Over the course of eight months I worked closely with our four consultants as well as several key senior staff members to prepare the study. The group made two trips to New Jersey: the first to see the theatre, interview senior staff, explore the Madison area and see a production at the theatre; the second to present their findings to our board and staff. The majority of the data used in the study was collected through surveys taken by our patrons, staff, artists and students. Prior to distribution, we discussed the details and logistics of the surveys at length. What constitutes a statistical sample? What survey distribution method will yield the largest number of responses? Would an incentive “gift” given to respondents sway their answers? Should we use price points or price ranges when asking questions about ancillary spending? Conference calls were often lengthy, and while at times these conversations felt laborious, we knew that these details would guide the overall methodology used for the study, which in turn would directly affect the credibility of the final product. Once these topics were exhausted, five different surveys were crafted, one for each constituent group: subscribers; single ticket buyers; full-time, part-time and seasonal staff; contracted artists; and students who participated in our Summer Professional Training Program. The surveys were distributed electronically.
Once the data was collected, our team went to work analyzing and vetting the data, and compiling it into a readable format. Throughout the process, they sought guidance from their faculty advisors – specifically in the areas of statistics, economics and consumer behavior – to ensure accuracy and best practice. Once we received the first draft of the study, it was interesting to see how many different ways the data could be examined. Lively conversations were born out of the healthy tension between how the consultants read the data as objective outsiders and how the staff, who were more intimately familiar with both the raw data and the Madison community, interpreted the results. In the end we erred on the conservative side, using only the locally focused findings and a very low multiplier in order to make sure that the study was indisputable. The study approximates a $5.7 million annual impact on the Madison area alone – a 138% increase from the previous study.
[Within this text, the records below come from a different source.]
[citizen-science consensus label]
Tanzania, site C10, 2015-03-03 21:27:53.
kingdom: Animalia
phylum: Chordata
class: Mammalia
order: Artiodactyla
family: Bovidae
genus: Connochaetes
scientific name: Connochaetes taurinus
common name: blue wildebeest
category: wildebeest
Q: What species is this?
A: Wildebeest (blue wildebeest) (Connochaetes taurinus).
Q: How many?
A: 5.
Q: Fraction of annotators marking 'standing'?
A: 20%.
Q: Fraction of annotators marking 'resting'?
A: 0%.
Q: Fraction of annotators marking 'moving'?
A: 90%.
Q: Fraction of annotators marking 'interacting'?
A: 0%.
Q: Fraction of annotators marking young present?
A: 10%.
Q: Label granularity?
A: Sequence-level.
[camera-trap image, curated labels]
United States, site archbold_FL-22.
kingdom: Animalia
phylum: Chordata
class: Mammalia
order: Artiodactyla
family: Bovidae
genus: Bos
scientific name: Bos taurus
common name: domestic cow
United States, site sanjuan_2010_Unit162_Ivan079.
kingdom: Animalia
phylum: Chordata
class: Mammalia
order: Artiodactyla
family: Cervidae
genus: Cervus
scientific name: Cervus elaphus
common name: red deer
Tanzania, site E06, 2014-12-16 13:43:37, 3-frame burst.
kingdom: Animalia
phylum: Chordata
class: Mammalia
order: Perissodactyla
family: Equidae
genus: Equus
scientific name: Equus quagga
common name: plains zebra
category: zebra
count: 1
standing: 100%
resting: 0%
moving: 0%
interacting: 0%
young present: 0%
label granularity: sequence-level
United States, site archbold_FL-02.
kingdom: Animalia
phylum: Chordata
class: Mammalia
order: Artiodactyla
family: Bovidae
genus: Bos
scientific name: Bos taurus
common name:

It also showed that audience members contributed $1.5 million in ancillary spending to the Madison area as a result of attending the Theatre and that 62% of the Theatre’s institutional spending goes to vendors located in the state of New Jersey.
In order to get at an impact number with a larger geographical reach, we created a supplement to accompany the Yale study. This document estimates an overall economic impact, including the Madison area and beyond, of at least $9.5 million, gleaned by applying additional tools – including the Arts and Economic Prosperity Calculator, designed byAmerican for the Arts – to the data collected for the study. This significant impact number can be attributed to the ripple effect of not only every dollar spent by the Theatre itself, but by every dollar spent by our audiences, artists, students and staff in conjunction with attending or working for the Theatre.
To-date, we have distributed the study to over 100 local funders, vendors and community leaders, and across the board the reaction has been positive. A study like this allows arts institutions to demonstrate their value as an economic engine for their community, strengthening their case for support. It also illustrates the durability of that impact during a national economic downturn — a point that is arguably one of the most important findings emerging from the data.
Whitney Estrin is the Capital Campaign Manager at the Shakespeare Theatre of New Jersey and a recent graduate of the Theater Management program at the Yale School of Drama. The Shakespeare Theatre of New Jersey is a not-for-profit arts institution that brings hundreds of students from all over the country to New Jersey each year, employs up to 200 actors, designers, and staff members, and welcomes 50,000 audience members through its doors each season.